Reduzierung auf null „nicht zu vertreten“

LÜDENSCHEID ▪ Ginge es nach dem Gutachten der Unternehmensberater von „Horváth & Partners“, dann hätte Elisabeth Wilfart bald kaum noch was zu tun. Denn die Gutachter haben in ihrem Entwurf fürs Haushaltssicherungskonzept radikale Streichungen fast aller Geldmittel für Wilfarts Ressorts Gleichstellungsfragen, Lokale Agenda 21 und Bündnis für Familien vorgenommen. Die Gleichstellung von Frauen zu fördern, ist aber eine Pflichtaufgabe der Stadt. Elisabeth Wilfart: „Eine Reduzierung auf null ist nicht zu vertreten.“

Sollen weiterhin Veranstaltungen stattfinden, muss die Gleichstellungs- und Agendabeauftragte einen Etat zur Verfügung haben. „Wenn ich kein Geld mehr für Veranstaltungen habe, dann muss ich in Sachen Nachhaltigkeit auch nichts mehr konzeptionieren.“ In einem verwaltungsinternen Zirkel haben sich die Verantwortlichen darauf geeinigt, zwar einerseits das Budget zu kürzen, das Ressort aber handlungsfähig zu halten.
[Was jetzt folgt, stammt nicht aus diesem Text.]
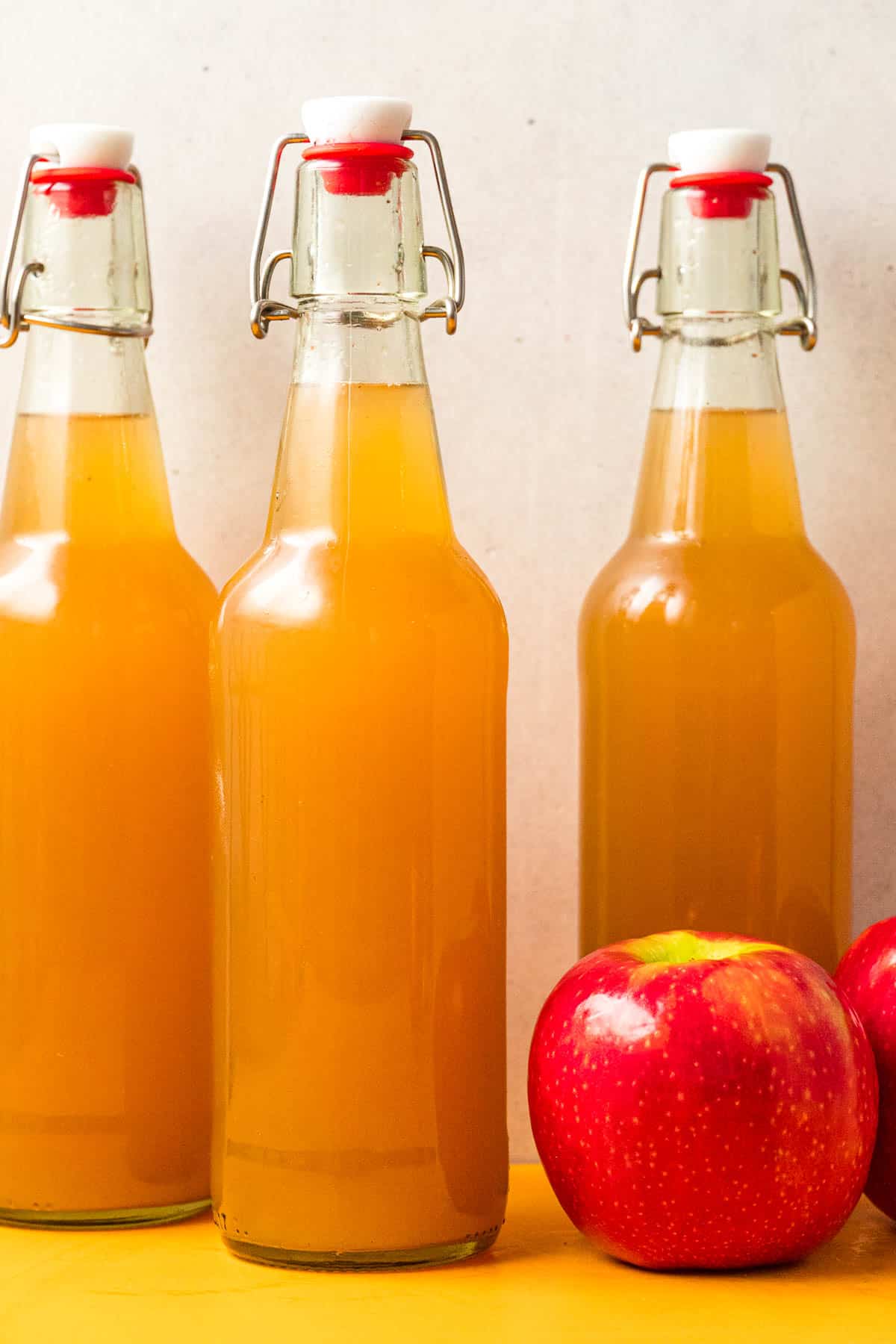 Three sealed bottles of homemade apple cider.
So sind für Gleichstellungsfragen im kommenden Jahr 1650 Euro im Veranstaltungstopf, dieses Jahr waren es noch 3260 Euro. Veranstaltungen zur Lokalen Agenda 21 – eine freiwillige Leistung der Kommune – dürfen 2011 nur 2800 statt 6300 Euro kosten. Und für Events des Lokalen Bündnisses für Familien – ebenfalls keine gesetzlich festgeschriebene Leistung – darf Elisabeth Wilfart 2011 nur noch 2500 Euro ausgeben. Im vergangenen Jahr waren es 4000, in diesem Jahr noch 3500 Euro.
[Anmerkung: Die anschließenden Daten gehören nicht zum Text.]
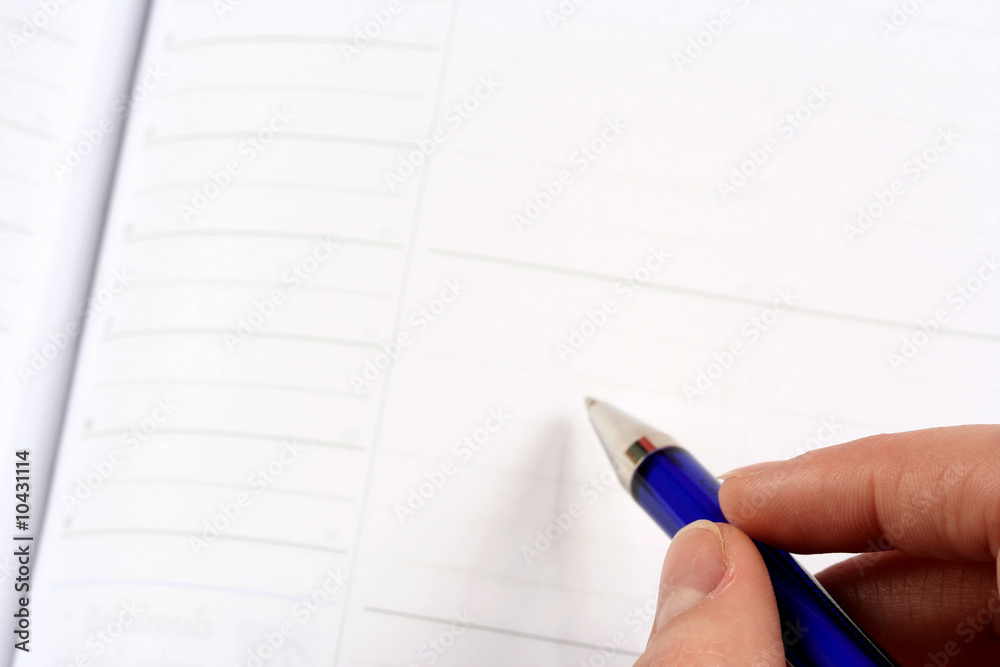 Close-up of woman hand writing in agenda Close-up of woman hand writing in agenda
Das setzt die Zustimmung der Kommunalpolitiker voraus. In den kommenden Wochen will die Gleichstellungs- und Agendabeauftragte in den Gremien dafür werben, die Vorschläge von „Horváth & Partners“ nicht unverändert zu übernehmen. Vermehrt sollen zusätzlich Mittel bei Sponsoren akquiriert werden. Und eine weiter wachsende Rolle werde auch das ehrenamtliche Engagement spielen.